[Collected data entries]

◇ ◇ ◇ ◇ ◇ ◇ ◇

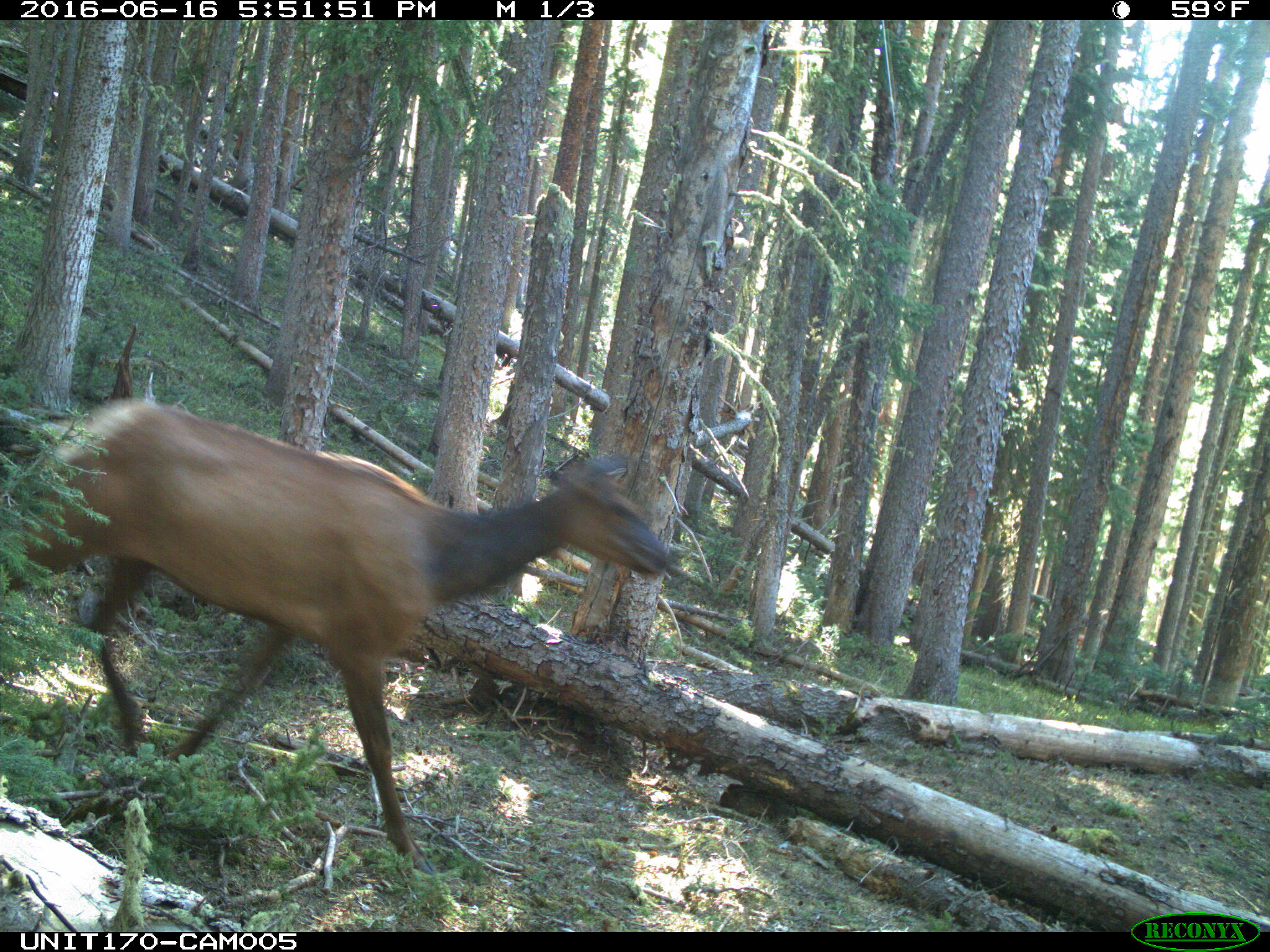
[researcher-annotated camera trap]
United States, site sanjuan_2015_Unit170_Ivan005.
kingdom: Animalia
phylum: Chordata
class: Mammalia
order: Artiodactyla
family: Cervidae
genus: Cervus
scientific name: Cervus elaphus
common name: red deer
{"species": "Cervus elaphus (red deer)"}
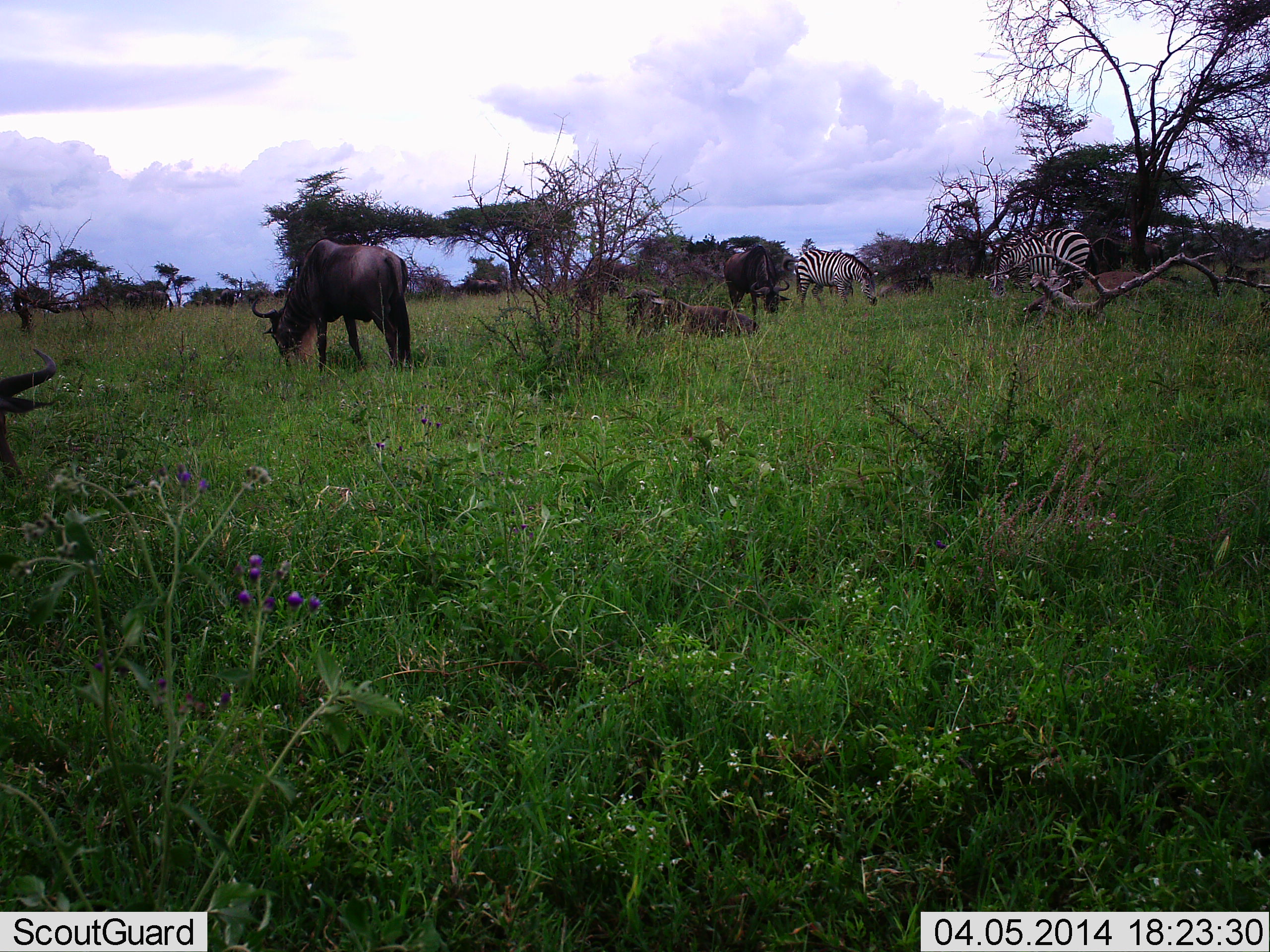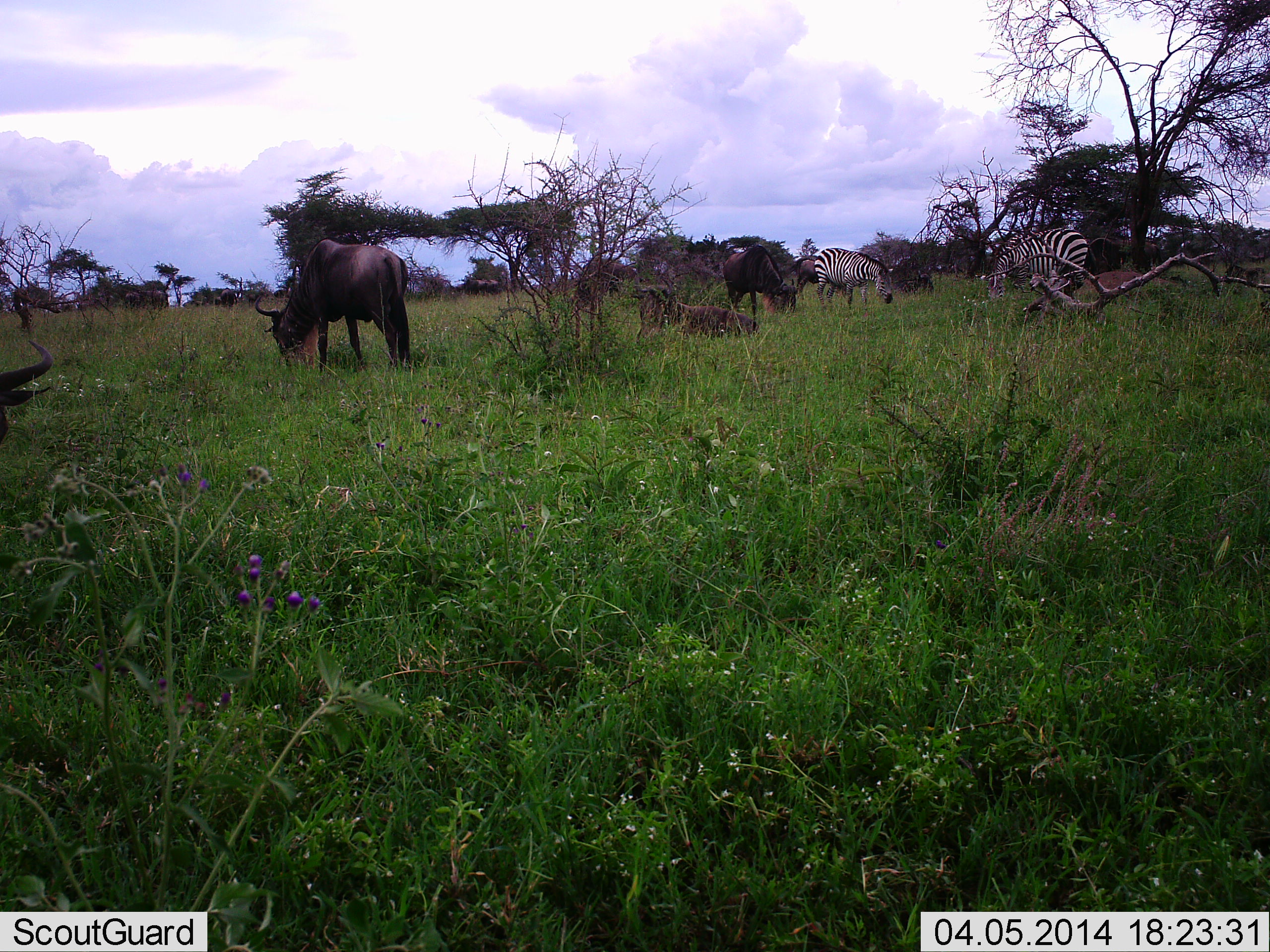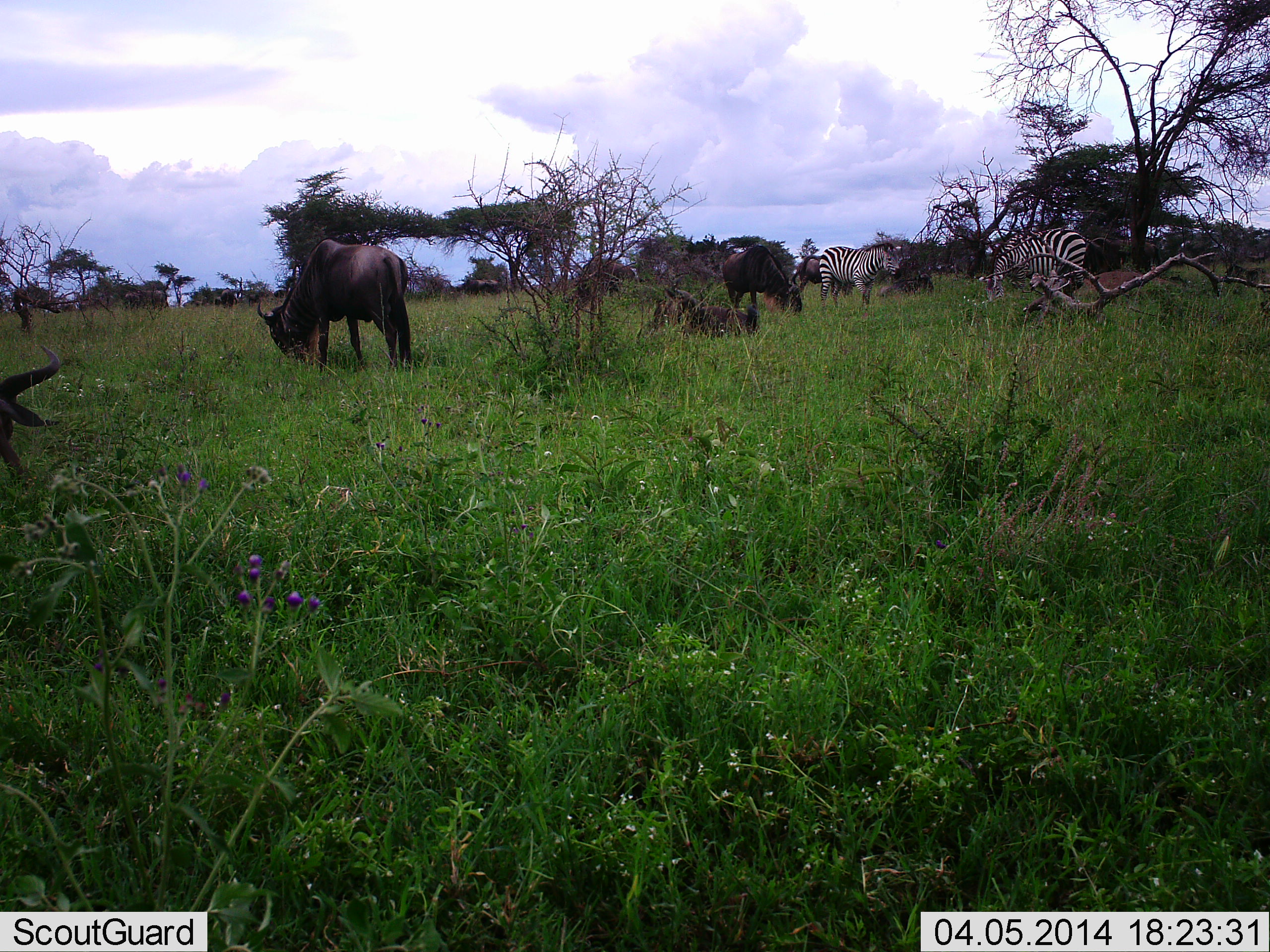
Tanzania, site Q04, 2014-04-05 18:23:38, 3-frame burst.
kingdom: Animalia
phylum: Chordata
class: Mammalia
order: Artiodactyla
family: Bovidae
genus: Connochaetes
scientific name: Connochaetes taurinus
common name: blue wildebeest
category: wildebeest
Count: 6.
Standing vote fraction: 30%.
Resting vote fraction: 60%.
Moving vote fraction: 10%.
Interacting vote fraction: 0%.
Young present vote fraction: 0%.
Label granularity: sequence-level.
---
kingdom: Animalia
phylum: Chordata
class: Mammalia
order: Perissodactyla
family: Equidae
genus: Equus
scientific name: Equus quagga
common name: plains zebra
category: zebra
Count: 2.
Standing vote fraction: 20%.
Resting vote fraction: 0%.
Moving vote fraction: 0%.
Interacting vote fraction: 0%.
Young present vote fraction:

◇ ◇ ◇ ◇ ◇ ◇ ◇

▶ **Task brief**
When a line of the records above contains the string "site", count it once; then give the total and nothing else.

▶ **Task output**
2